--- Problem details ---
Examine each line of the data, and copy the ones containing "Author".

*** Supplied records ***

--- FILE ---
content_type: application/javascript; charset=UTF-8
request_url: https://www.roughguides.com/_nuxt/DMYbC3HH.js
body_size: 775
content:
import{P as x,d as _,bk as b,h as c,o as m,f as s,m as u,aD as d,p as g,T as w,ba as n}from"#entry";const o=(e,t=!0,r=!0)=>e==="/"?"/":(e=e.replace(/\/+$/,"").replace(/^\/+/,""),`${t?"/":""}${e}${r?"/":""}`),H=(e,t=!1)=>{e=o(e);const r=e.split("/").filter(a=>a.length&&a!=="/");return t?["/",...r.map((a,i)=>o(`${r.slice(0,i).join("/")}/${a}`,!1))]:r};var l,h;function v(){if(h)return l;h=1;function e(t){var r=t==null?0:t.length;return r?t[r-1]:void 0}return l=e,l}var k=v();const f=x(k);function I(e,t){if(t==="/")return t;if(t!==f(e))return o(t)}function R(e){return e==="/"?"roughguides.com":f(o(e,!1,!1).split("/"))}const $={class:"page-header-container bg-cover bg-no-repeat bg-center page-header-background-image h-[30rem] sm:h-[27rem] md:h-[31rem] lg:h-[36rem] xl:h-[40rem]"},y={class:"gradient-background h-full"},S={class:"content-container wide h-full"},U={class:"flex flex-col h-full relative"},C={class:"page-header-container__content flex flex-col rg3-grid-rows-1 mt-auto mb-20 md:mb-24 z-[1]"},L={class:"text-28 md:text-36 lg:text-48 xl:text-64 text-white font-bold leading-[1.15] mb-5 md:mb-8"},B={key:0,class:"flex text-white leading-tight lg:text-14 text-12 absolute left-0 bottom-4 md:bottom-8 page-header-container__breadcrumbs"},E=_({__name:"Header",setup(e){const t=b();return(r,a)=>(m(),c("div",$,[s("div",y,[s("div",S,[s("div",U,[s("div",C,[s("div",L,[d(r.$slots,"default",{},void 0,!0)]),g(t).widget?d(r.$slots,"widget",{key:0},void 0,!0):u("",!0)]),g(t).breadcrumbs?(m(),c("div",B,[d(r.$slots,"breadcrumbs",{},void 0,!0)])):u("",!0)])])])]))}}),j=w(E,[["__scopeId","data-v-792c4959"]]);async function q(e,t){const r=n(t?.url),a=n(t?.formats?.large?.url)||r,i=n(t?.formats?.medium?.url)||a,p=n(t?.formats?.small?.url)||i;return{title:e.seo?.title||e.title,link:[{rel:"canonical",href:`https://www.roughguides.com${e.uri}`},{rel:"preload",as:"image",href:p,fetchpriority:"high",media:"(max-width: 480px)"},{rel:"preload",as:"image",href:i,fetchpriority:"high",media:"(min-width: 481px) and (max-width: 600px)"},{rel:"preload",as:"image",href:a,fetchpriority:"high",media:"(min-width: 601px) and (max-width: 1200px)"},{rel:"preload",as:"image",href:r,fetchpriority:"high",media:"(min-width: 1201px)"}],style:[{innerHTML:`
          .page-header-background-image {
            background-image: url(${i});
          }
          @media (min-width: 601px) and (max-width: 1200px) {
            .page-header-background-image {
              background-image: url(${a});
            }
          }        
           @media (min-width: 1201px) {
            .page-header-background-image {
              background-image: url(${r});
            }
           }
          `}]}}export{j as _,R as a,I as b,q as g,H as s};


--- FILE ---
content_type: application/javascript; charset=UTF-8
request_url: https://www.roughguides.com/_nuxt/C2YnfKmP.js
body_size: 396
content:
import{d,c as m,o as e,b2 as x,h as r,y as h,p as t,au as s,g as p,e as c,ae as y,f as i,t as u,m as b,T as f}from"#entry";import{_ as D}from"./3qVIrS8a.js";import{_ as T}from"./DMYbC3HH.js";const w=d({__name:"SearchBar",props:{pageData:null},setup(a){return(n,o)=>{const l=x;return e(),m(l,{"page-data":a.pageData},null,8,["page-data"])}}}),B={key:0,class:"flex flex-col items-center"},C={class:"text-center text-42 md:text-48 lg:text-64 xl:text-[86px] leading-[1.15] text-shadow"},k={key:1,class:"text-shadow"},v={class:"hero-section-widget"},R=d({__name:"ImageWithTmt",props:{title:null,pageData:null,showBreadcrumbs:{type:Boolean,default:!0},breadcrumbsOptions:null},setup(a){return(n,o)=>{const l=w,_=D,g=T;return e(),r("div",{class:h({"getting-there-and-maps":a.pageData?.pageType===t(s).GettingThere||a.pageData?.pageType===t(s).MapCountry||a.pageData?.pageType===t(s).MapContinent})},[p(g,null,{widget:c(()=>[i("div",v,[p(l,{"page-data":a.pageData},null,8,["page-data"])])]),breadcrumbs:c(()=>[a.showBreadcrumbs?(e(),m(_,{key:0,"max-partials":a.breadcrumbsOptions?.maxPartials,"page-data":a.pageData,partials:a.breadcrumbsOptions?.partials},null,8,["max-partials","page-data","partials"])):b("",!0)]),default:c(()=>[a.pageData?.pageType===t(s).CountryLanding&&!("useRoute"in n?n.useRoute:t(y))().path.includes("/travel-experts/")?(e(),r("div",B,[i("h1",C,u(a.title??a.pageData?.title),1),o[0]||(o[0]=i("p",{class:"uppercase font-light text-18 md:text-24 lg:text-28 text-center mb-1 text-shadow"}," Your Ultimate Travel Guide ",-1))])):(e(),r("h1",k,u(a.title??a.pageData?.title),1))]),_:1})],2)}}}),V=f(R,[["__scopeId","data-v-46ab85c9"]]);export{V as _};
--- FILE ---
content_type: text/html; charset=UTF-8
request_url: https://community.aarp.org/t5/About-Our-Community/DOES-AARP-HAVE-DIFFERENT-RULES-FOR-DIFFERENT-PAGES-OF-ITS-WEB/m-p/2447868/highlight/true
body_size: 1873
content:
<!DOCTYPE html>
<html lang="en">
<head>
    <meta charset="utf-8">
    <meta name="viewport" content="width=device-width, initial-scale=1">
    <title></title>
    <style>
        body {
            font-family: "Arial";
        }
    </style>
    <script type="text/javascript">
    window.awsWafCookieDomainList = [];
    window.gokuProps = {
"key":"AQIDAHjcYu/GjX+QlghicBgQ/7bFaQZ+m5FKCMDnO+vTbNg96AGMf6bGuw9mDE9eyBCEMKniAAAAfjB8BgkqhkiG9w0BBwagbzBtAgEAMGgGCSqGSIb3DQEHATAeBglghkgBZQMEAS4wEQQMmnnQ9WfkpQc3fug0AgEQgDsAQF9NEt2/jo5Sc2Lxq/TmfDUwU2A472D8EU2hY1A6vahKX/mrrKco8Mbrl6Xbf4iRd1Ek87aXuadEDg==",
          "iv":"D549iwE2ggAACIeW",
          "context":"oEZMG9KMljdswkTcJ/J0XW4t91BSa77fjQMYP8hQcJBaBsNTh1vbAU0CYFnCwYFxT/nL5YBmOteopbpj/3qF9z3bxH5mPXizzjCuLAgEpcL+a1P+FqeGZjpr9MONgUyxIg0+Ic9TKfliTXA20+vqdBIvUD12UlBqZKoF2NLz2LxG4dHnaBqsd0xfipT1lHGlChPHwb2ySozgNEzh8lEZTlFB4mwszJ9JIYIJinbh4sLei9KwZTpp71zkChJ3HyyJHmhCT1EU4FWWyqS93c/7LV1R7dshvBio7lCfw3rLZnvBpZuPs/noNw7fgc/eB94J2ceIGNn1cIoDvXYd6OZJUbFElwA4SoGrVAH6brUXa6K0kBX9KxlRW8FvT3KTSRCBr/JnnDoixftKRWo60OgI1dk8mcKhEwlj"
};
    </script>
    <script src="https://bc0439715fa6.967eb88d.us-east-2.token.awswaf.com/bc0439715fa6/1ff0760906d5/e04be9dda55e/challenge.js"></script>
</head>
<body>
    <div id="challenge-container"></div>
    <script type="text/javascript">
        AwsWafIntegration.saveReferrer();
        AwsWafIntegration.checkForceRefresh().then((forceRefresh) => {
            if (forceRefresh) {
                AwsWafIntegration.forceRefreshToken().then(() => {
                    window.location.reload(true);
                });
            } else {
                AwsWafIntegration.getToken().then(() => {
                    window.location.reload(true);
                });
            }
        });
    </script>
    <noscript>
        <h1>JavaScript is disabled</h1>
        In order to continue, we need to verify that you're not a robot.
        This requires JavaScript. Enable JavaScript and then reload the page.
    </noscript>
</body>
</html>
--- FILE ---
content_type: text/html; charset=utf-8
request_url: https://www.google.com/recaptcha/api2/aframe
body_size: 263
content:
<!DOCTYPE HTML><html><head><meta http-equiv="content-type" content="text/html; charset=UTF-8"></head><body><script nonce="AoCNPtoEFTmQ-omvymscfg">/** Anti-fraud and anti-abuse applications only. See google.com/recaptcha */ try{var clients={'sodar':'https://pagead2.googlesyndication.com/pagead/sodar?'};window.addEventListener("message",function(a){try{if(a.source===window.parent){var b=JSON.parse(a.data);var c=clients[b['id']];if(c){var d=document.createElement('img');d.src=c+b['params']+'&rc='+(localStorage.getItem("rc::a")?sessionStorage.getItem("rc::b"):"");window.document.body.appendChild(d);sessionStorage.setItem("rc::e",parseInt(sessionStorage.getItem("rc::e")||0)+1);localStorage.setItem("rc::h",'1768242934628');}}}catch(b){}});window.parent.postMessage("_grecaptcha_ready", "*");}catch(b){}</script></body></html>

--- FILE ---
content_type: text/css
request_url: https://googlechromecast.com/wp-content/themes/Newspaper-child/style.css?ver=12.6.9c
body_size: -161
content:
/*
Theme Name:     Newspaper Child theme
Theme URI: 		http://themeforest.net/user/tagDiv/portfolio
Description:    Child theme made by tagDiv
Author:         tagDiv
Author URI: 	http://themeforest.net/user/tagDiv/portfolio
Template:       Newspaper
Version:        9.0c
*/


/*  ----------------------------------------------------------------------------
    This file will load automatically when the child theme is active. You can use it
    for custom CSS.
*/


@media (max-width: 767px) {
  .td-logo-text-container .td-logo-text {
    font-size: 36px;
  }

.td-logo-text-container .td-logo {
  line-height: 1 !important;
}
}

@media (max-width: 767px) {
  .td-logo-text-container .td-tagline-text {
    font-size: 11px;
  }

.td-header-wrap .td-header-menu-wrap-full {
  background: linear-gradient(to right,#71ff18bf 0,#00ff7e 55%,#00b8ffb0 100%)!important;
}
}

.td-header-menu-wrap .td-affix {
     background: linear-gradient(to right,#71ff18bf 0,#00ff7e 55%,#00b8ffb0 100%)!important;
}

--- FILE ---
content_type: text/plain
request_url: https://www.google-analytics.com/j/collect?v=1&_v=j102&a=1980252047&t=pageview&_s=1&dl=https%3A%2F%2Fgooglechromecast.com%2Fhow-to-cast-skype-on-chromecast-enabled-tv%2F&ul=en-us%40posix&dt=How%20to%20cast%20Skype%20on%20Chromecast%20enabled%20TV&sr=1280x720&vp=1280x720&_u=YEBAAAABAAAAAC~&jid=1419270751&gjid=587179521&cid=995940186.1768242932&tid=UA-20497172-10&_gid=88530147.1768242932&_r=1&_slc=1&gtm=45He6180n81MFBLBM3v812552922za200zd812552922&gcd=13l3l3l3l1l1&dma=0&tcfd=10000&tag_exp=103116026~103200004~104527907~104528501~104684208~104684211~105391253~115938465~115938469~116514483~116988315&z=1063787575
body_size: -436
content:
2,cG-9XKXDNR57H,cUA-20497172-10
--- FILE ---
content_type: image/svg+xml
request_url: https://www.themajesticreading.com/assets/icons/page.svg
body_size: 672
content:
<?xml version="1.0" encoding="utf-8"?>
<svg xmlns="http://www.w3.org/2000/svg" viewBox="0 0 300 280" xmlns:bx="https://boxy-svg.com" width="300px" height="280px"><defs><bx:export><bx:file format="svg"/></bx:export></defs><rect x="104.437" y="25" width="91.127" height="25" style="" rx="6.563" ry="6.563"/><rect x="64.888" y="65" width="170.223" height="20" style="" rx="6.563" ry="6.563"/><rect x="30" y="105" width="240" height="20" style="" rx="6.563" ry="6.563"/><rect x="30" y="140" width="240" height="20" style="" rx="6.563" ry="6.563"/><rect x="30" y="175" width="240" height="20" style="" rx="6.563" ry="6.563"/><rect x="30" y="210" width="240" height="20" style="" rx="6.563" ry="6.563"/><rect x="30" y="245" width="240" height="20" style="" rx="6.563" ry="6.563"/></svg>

***

--- Worked solution ---
Author:         tagDiv
Author URI: 	http://themeforest.net/user/tagDiv/portfolio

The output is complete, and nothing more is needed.